Morton can't live with it, either. One of the book's more bizarre running themes is Angelina's cruelty to ... Mick Jagger? Mick lusted after and pursued Angelina for more than two years and "paid a high emotional price, falling into a deep depression as a result of Angie's silence ... He was completely heartbroken by her." And, "Much to Jagger's chagrin [Angelina] did not hang out with him backstage." And "Jagger felt he was on the outside looking into Angie's life." Well, get in line, pal. "I feel," he quotes Mick as saying, "like I am just a piece of luggage at an airport carousel, waiting to be picked up." Morton actually wants sympathy for the devil.
As the object of desire for every man and most women she encounters, Angelina cannot win: If she fucks someone, in Morton's eyes she's a slut; if she doesn't, she's a tease. "She kept her stable of men in different compartments," Morton writes, "never letting on that each was an interchangeable part of her posse." Lucky them, I say. "A friend," unnamed, says, "She might have said that she's slept with only four men [after her marriage to Thornton], but she is a total sexual deviant." You can almost hear Morton tsk-tsking over your shoulder in the first half of that sentence, and licking his lips in the second.
Morton combines the soul of a pimp with the morals of a TV evangelist. Near the end of his book he tries desperately to set up a tryst between Angelina and Johnny Depp, her costar in "The Tourist," currently in postproduction. Certainly, he writes, "an affair would be box-office poison for Angie" -- though terrific for paperback book sales of a biography, I bet. The only sour note is, "Astrologically, though, there is little connection between Depp's and Jolie's charts ..."

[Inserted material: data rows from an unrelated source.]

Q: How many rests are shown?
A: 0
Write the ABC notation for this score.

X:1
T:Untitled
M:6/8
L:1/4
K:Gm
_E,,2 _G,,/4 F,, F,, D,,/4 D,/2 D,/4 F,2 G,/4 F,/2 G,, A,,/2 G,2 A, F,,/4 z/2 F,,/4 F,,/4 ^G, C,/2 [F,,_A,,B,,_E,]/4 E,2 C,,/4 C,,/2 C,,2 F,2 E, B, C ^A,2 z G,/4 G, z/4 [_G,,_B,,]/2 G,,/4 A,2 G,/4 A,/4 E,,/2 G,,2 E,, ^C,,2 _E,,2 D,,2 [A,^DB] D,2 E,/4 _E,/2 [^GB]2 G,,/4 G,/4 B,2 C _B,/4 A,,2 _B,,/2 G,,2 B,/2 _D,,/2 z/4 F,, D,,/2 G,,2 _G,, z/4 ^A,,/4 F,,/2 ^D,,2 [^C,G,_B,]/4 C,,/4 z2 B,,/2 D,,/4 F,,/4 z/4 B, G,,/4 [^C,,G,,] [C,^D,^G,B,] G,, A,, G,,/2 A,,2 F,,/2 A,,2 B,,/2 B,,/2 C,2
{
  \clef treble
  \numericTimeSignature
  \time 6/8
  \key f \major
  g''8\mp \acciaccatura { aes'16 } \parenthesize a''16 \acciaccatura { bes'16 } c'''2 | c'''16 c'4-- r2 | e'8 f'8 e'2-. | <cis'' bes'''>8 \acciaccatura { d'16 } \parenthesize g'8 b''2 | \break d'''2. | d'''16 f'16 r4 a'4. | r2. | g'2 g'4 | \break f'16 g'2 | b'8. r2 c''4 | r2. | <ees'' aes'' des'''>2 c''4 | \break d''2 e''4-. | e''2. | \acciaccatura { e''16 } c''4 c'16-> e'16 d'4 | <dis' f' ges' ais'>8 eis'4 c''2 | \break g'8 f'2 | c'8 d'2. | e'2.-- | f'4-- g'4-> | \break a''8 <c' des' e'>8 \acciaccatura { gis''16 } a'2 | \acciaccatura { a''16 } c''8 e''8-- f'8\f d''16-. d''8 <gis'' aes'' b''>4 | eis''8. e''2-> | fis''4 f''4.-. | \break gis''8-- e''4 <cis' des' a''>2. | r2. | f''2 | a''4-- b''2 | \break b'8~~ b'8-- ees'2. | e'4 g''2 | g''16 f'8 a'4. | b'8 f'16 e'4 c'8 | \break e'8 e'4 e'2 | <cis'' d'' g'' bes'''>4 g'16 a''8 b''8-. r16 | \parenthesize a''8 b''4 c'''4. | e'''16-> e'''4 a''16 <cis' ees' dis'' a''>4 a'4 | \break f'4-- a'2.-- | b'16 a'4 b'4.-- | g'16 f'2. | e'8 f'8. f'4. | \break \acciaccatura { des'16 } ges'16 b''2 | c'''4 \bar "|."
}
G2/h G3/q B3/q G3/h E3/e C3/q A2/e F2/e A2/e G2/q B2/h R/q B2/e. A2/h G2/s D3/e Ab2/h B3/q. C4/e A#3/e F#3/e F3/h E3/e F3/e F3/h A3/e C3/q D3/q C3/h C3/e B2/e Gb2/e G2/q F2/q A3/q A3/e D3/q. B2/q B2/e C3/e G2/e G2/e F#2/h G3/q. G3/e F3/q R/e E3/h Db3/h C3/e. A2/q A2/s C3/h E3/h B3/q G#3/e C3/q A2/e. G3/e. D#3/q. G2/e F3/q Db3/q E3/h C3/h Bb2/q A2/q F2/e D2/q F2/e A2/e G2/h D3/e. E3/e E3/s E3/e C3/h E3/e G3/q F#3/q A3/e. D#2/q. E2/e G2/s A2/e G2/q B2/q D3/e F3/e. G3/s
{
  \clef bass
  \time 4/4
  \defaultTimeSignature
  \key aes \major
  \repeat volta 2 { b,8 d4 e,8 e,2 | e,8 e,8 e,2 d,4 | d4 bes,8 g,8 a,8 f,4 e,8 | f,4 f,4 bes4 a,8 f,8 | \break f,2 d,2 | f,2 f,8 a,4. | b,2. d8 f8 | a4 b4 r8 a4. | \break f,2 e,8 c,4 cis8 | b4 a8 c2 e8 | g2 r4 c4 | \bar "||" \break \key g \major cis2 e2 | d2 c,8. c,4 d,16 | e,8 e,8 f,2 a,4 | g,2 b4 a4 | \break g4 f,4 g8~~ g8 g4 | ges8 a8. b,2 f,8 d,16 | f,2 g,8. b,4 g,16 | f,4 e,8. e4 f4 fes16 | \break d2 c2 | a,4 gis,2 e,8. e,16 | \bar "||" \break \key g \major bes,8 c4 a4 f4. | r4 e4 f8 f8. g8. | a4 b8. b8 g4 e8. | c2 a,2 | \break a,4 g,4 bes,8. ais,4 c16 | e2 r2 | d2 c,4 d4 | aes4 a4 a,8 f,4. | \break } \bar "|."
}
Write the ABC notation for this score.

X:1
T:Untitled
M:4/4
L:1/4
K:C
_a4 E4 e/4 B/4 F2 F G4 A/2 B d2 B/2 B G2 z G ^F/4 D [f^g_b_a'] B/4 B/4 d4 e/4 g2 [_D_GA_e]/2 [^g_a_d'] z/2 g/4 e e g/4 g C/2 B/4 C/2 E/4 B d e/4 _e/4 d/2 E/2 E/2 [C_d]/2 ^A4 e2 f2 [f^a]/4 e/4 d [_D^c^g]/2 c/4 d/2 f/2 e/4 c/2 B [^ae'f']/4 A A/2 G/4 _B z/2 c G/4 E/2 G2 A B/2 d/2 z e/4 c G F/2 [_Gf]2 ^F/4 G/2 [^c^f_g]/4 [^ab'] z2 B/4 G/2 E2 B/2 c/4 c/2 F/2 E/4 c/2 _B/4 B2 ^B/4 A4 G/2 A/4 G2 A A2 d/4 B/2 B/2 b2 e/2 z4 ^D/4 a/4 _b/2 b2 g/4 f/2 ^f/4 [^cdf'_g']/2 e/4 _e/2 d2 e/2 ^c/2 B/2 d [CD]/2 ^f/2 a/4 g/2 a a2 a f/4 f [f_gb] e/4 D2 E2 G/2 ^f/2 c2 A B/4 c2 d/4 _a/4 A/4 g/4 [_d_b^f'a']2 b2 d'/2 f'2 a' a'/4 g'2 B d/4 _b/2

Morton is incapable of evaluating Angelina Jolie as an actress, except to refer to the occasional critic, including Pauline Kael, who after watching her Oscar-winning performance in "Girl, Interrupted," commented, "She's absolutely fearless in front of a camera. This girl would scare the crap out of Jack Nicholson in 'Cuckoo's Nest' ['One Flew Over the Cuckoo's Nest']." (In the interest of full disclosure, he took that quote from a piece I wrote on Jolie for Salon in 2005.)
"Angelina" couldn't really be called, in the words of a friend of mine (an unnamed friend, a mutual friend, a writer, a psychologist who has mingled in the Brad, Angie and Jennifer circle), "a journalistic disgrace," because this is not journalism. The real disgrace is that this book is printed by a major publisher and is being referred to by some of the media as if it has some legitimacy. It's too early to call "Angelina" the worst book of 2010. I can, however, call it, with some assurance, the worst book in the 21st century so far.